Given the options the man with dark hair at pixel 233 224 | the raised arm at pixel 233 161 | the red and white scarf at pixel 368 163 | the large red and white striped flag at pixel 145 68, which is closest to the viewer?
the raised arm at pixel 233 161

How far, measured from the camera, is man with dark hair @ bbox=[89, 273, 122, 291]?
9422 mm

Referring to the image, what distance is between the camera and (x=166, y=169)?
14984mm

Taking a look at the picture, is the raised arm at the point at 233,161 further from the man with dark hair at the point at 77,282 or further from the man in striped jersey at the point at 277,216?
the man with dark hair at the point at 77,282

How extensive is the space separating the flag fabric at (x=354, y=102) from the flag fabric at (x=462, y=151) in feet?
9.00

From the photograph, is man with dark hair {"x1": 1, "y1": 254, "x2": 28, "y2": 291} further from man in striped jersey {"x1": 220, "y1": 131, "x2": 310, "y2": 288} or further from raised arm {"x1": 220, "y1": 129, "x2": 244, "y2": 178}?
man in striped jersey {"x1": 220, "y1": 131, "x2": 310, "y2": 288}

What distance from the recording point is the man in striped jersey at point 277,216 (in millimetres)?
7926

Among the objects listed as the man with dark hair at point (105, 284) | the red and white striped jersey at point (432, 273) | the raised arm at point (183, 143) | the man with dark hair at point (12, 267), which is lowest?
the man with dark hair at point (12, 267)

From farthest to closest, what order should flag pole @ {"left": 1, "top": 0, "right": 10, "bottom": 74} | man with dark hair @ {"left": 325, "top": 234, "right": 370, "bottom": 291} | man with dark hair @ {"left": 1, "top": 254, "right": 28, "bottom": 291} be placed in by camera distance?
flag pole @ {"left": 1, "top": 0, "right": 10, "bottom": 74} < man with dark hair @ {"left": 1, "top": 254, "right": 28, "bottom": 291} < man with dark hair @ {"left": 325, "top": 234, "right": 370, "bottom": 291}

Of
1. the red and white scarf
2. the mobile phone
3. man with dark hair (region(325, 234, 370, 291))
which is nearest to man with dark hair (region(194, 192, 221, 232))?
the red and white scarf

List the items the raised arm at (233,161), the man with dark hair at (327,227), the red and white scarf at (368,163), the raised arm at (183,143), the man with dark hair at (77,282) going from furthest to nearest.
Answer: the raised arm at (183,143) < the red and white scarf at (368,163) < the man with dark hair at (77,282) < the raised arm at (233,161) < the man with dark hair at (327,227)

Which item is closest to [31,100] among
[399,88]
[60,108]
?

· · · · · · ·

Print every one of the rows above again, word for word and in the same order.

Written solution -
Given the options the man with dark hair at pixel 233 224 | the raised arm at pixel 233 161 | the red and white scarf at pixel 368 163 | the large red and white striped flag at pixel 145 68, which is closest to the viewer?
the raised arm at pixel 233 161

How far, measured from the camera, is man with dark hair @ bbox=[89, 273, 122, 291]?
9422 mm

Referring to the image, what distance is between the camera and (x=166, y=169)?
14984mm

Taking a look at the picture, is the raised arm at the point at 233,161 further from the man with dark hair at the point at 77,282 or further from the man in striped jersey at the point at 277,216?
the man with dark hair at the point at 77,282

How extensive is the space separating the flag fabric at (x=354, y=102) from the flag fabric at (x=462, y=151) in feet?
9.00

From the photograph, is man with dark hair {"x1": 1, "y1": 254, "x2": 28, "y2": 291} further from man in striped jersey {"x1": 220, "y1": 131, "x2": 310, "y2": 288} or further from raised arm {"x1": 220, "y1": 129, "x2": 244, "y2": 178}?
man in striped jersey {"x1": 220, "y1": 131, "x2": 310, "y2": 288}

What distance from the recording point is the man in striped jersey at point 277,216 (in millimetres)?
7926

Among the objects listed as the man with dark hair at point (105, 284) | the red and white striped jersey at point (432, 273) | the raised arm at point (183, 143) | the man with dark hair at point (12, 267), which is lowest?
the man with dark hair at point (12, 267)

From farthest to closest, what order should flag pole @ {"left": 1, "top": 0, "right": 10, "bottom": 74} | man with dark hair @ {"left": 325, "top": 234, "right": 370, "bottom": 291} | man with dark hair @ {"left": 1, "top": 254, "right": 28, "bottom": 291} be placed in by camera distance?
flag pole @ {"left": 1, "top": 0, "right": 10, "bottom": 74} < man with dark hair @ {"left": 1, "top": 254, "right": 28, "bottom": 291} < man with dark hair @ {"left": 325, "top": 234, "right": 370, "bottom": 291}

Of
1. the red and white scarf
2. the mobile phone
3. man with dark hair (region(325, 234, 370, 291))
which is nearest to man with dark hair (region(194, 192, 221, 232))?
the red and white scarf

List the items the raised arm at (233,161), the man with dark hair at (327,227), the red and white scarf at (368,163), the raised arm at (183,143), the man with dark hair at (77,282) going from furthest to nearest.
Answer: the raised arm at (183,143) < the red and white scarf at (368,163) < the man with dark hair at (77,282) < the raised arm at (233,161) < the man with dark hair at (327,227)

Which item is closest to [31,100] among
[399,88]
[60,108]
?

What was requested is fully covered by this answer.